- [WHAT THE TASK REQUIRES] Your task is to copy each line of the listing that contains the word "trap".

- [RECORDED INFORMATION]
────────────────

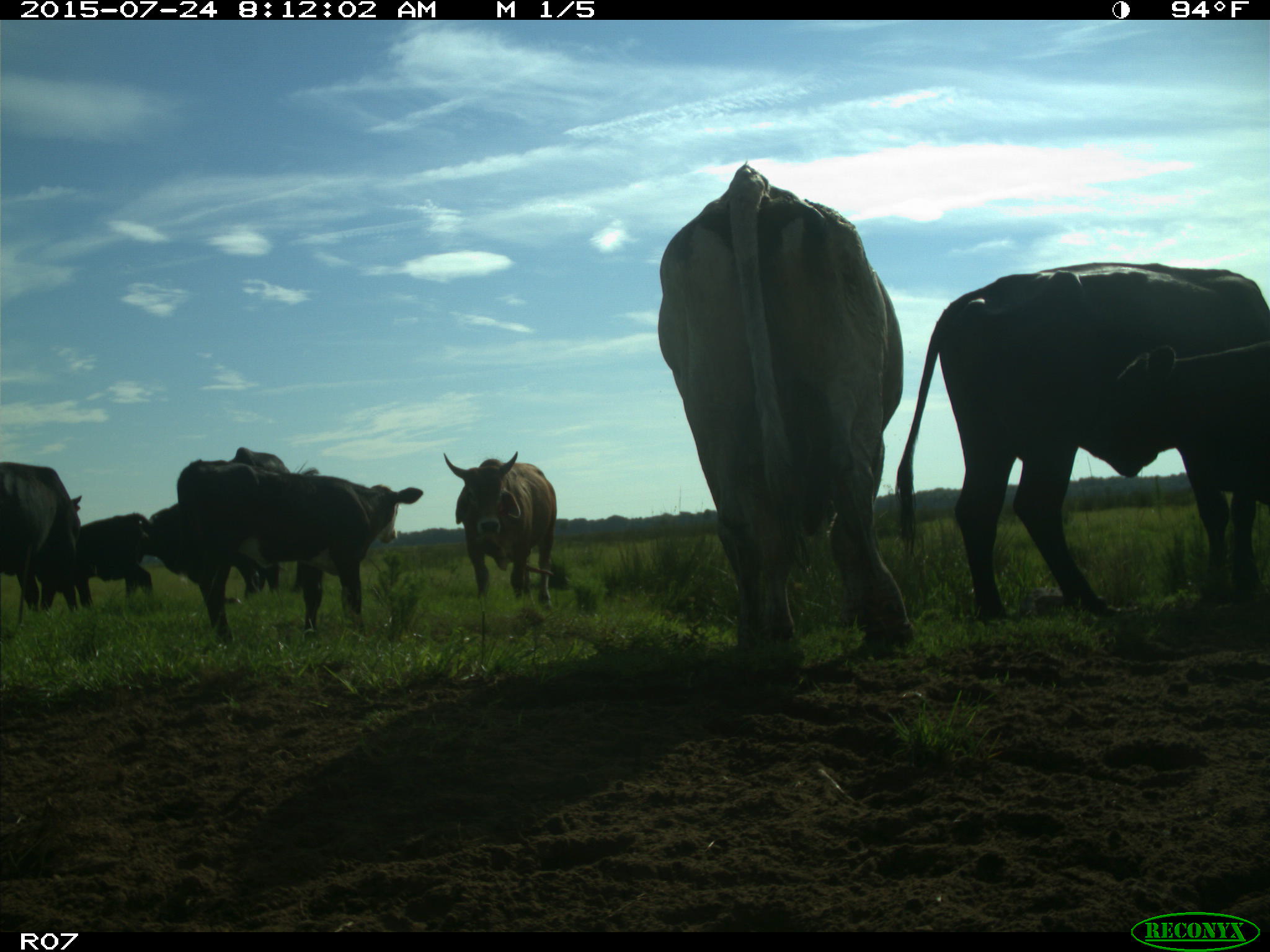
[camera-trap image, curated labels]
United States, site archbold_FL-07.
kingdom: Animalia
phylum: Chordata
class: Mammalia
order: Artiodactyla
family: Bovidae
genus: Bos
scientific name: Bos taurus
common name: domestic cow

────────────────

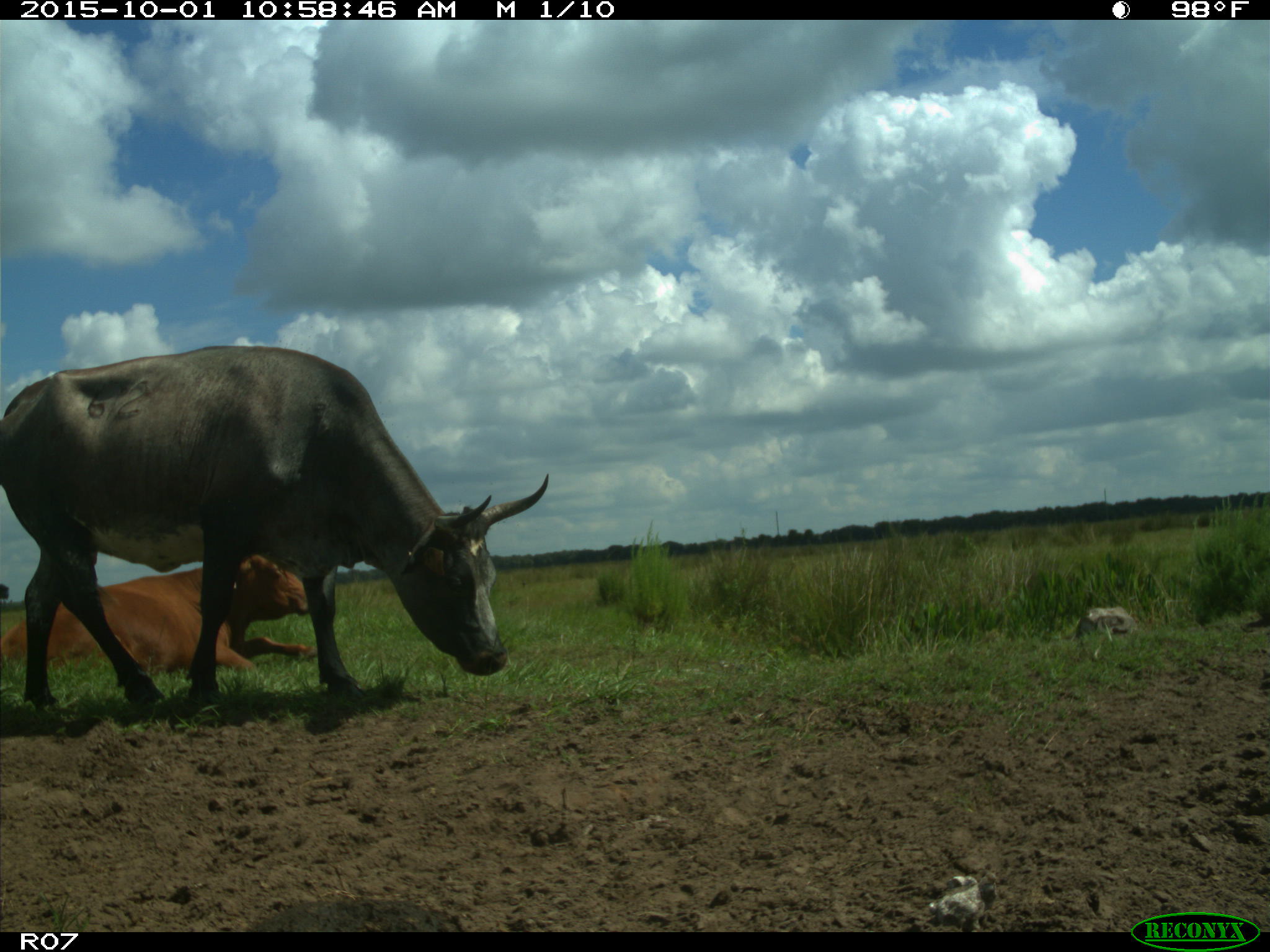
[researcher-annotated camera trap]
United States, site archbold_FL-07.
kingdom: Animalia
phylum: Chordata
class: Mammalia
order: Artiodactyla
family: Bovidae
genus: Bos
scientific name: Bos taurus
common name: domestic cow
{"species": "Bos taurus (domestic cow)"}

────────────────

- [RESULT FOR THIS TASK]
[camera-trap image, curated labels]
[researcher-annotated camera trap]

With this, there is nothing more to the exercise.